Why would searching memdisk create a endless loop?? You could just create a search_disk() function with a for or while loop and a break when it reaches a certain point, right?
Here is a thought. Before searching, is it possible to count how many files there are in the current directory? And, then it could run the for or while loop for that many times and if it doesn't find grub.conf, break and move on?
We could even specify only a few directories to search in to speed the search process up.
Joe schrieb:
Why would searching memdisk create a endless loop??
If memdisk comes first (for whatever reason), and (memdisk)/grub.cfg looks for first occurrence of /grub.cfg on any device, it will find (memdisk)/grub.cfg, enter it, search again, enter itself, ... Of course, it could be protected by a variable (similar to the #ifndef/#define stuff in C headers). But then, where should it look next, if it called itself?
We could even specify only a few directories to search in to speed the search process up.
"search" searches for an absolute path, and I think that makes sense. (You could, of course, search for both /grub.cfg and /boot/grub/grub.cfg)
Patrick
On Sat, May 10, 2008 at 12:44 AM, Patrick Georgi patrick@georgi-clan.de wrote:
If memdisk comes first (for whatever reason), and (memdisk)/grub.cfg looks for first occurrence of /grub.cfg on any device, it will find (memdisk)/grub.cfg, enter it, search again, enter itself, ...
if it's that badly designed then it ought to be fixed.
ron
ron minnich wrote:
On Sat, May 10, 2008 at 12:44 AM, Patrick Georgi patrick@georgi-clan.de wrote:
If memdisk comes first (for whatever reason), and (memdisk)/grub.cfg looks for first occurrence of /grub.cfg on any device, it will find (memdisk)/grub.cfg, enter it, search again, enter itself, ...
if it's that badly designed then it ought to be fixed.
It's nothing that is builtin to grub2... it's just a small script hacked up to allow looking on any device for a "real" config.

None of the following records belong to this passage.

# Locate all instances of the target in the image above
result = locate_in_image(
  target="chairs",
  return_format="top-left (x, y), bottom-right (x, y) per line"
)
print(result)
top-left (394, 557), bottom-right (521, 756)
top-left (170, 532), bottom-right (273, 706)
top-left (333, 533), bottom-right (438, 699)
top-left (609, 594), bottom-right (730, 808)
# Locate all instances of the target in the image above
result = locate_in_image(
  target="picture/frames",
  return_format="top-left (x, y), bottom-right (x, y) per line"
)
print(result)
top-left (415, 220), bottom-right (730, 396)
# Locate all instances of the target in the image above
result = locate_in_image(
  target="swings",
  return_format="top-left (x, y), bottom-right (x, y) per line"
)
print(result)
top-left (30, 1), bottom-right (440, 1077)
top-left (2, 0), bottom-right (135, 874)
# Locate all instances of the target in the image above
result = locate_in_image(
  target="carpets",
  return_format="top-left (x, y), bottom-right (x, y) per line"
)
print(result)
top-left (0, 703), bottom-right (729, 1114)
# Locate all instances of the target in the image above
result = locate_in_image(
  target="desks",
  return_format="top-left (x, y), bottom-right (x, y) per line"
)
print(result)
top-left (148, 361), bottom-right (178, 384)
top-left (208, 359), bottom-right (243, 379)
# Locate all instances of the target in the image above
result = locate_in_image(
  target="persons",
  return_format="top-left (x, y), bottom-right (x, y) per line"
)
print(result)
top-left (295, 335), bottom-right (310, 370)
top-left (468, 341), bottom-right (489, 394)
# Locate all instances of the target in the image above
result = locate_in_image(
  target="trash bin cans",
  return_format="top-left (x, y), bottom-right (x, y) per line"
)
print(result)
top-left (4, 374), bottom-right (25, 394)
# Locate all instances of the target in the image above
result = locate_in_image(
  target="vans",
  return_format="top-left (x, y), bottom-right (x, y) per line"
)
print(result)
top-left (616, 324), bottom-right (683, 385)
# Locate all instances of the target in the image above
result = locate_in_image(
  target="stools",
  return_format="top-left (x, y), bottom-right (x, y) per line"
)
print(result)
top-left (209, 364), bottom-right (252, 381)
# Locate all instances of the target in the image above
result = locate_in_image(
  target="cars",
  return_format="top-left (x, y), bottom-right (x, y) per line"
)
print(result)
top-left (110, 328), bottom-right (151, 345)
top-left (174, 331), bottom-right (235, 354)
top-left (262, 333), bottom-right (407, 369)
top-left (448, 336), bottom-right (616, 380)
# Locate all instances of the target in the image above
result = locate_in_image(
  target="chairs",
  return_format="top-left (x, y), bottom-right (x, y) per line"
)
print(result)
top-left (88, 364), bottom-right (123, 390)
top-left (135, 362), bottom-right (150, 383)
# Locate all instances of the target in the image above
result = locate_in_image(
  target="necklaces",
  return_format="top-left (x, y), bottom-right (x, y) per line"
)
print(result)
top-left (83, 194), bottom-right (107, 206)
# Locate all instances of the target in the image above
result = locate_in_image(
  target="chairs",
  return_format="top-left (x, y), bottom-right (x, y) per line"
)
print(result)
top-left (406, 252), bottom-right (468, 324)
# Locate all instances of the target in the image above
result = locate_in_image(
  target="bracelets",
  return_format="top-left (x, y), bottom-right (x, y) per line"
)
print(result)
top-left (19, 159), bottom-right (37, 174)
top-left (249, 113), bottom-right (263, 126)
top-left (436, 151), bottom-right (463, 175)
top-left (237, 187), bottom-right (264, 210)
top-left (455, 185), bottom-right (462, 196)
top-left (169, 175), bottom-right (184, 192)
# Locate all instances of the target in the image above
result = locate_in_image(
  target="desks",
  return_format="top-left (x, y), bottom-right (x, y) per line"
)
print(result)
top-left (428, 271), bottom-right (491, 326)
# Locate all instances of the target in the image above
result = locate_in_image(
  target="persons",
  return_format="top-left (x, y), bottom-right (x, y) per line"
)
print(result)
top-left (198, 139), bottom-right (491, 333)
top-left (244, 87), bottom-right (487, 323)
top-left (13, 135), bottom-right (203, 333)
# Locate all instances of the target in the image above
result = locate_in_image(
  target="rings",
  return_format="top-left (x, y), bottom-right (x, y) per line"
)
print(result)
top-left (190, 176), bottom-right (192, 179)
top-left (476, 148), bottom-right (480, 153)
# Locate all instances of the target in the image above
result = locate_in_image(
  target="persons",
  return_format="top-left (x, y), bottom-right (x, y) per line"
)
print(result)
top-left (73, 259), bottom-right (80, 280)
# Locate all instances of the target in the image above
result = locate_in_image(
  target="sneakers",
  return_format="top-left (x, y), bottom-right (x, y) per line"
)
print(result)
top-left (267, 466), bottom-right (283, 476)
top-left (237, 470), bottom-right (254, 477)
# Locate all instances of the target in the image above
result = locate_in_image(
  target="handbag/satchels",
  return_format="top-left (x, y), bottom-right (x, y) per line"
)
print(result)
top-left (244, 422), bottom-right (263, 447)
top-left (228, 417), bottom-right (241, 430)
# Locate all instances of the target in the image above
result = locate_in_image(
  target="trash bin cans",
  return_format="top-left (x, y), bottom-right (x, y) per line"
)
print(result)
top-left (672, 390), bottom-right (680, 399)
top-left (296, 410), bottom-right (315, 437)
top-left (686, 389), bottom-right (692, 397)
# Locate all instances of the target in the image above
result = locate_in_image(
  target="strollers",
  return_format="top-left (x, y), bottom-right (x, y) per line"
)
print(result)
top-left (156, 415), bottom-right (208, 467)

The fix is probably easy. Just don't look in (memdisk) for grub.cfg, because that's the script that is already executed.
Stefan
On Sat, May 10, 2008 at 10:29:29PM +0200, Stefan Reinauer wrote:
if it's that badly designed then it ought to be fixed.
The fix is probably easy. Just don't look in (memdisk) for grub.cfg, because that's the script that is already executed.
That script could be somewhere else too I guess, better skip ($SELF) than a fixed device.
//Peter
Peter Stuge wrote:
On Sat, May 10, 2008 at 10:29:29PM +0200, Stefan Reinauer wrote:
if it's that badly designed then it ought to be fixed.
The fix is probably easy. Just don't look in (memdisk) for grub.cfg, because that's the script that is already executed.
That script could be somewhere else too I guess, better skip ($SELF) than a fixed device.
Sure. Any patches, scripts, ideas are welcome.
-----Original Message----- From: coreboot-bounces@coreboot.org [mailto:coreboot-bounces@coreboot.org] On Behalf Of ron minnich Sent: Saturday, May 10, 2008 4:15 PM To: Patrick Georgi Cc: joe@settoplinux.org; Coreboot Subject: Re: [coreboot] GRUB2 Questions
On Sat, May 10, 2008 at 12:44 AM, Patrick Georgi patrick@georgi-clan.de wrote:
If memdisk comes first (for whatever reason), and (memdisk)/grub.cfg looks for first occurrence of /grub.cfg on any device, it will find (memdisk)/grub.cfg, enter it, search again, enter itself, ...
if it's that badly designed then it ought to be fixed.
I don't think anything is written in stone yet. I think the creative juices are still flowing. But I agree, any code that has any kind of an open end allowing the ever dreaded endless loop is only the result of poor coding. That is one of the first things they taught us in c++ 101.